Besides, this clause is appropriate only in case just one or two countries exit at once but not if there is an exodus from the EU. And the third problem is that the clause does not envisage any specific provisions on the requirements for a withdrawal of a member state which has adopted the euro, which in fact is at the moment the hottest topic given the situation with Greece and Italy. According to the ECB's analysis, an exit from the eurozone is practically impossible without leaving the EU. This would be a legal absurd, as it is stipulated in the Lisbon Treaty. The problem is, however, that unlike EU membership, the participation in the Economic and Monetary Union (EMU) evokes certain legal obligations for all member states.
But as the membership in the EMU is much more complex and includes various rights and obligations of the member state and its central bank, its possible leaving must be negotiated and should not be unilateral. This is regarding the voluntary withdrawal. But what are the options for expulsion? The legal contradictions in this case too are many, probably because the entire spirit of the treaties is for a continuous process of deepening integration, where no one even thought that some day expulsion might be wanted. Not accidentally the analysis points out that in the treaties there is a set of sanctions for countries that do not comply with certain parts of the European legislation. These sanctions are aimed at stimulating the countries to comply not to punish them.
Having in mind that the EU started from 6 member states with similar views about the world, their economic development and common objectives, it is not hard to suggest that in spite all the political and economic reasons that were behind past enlargements, an explanation can easily be found why no one presumed that such discrepancies in the system of values could occur that could force a divorce.
------------------------------
◆ Task 1
Write out the EU withdrawal excerpt from "Having in mind" up to and including "force a divorce.".
◆ Task 2
Summarize the EU withdrawal excerpt in two sentences.
◆ Task 3
Render this sentence from the EU withdrawal excerpt in French: "According to the ECB's analysis, an exit from the eurozone is practically impossible without leaving the EU."
The data after this point is separate from the EU withdrawal excerpt.

◆ Exercise data
------------------------------
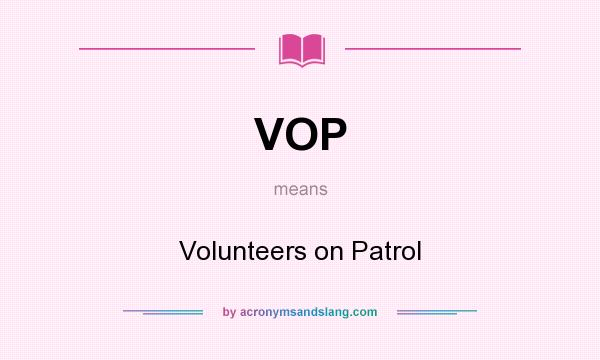 What does VOP mean? It stands for Volunteers on Patrol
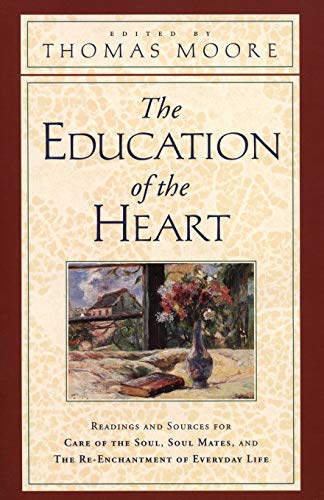 Stock image for The Education of the Heart: Readings and Sources for Care of the Soul, Soul Mates, and The Re-Enchantment of Everyday Life for sale by Once Upon A Time Books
------------------------------
◆ Task answer 1
Having in mind that the EU started from 6 member states with similar views about the world, their economic development and common objectives, it is not hard to suggest that in spite all the political and economic reasons that were behind past enlargements, an explanation can easily be found why no one presumed that such discrepancies in the system of values could occur that could force a divorce.

◆ Task answer 2
The withdrawal clause suits only the exit of one or two countries at once and has no specific provisions for a member state that has adopted the euro, while the ECB's analysis finds that leaving the eurozone is practically impossible without leaving the EU. Leaving the EMU must be negotiated rather than unilateral, expulsion raises many legal contradictions because the treaties aim at continuous deepening integration, and the existing sanctions are meant to stimulate compliance rather than punish.

◆ Task answer 3
Selon l'analyse de la BCE, une sortie de la zone euro est pratiquement impossible sans quitter l'UE.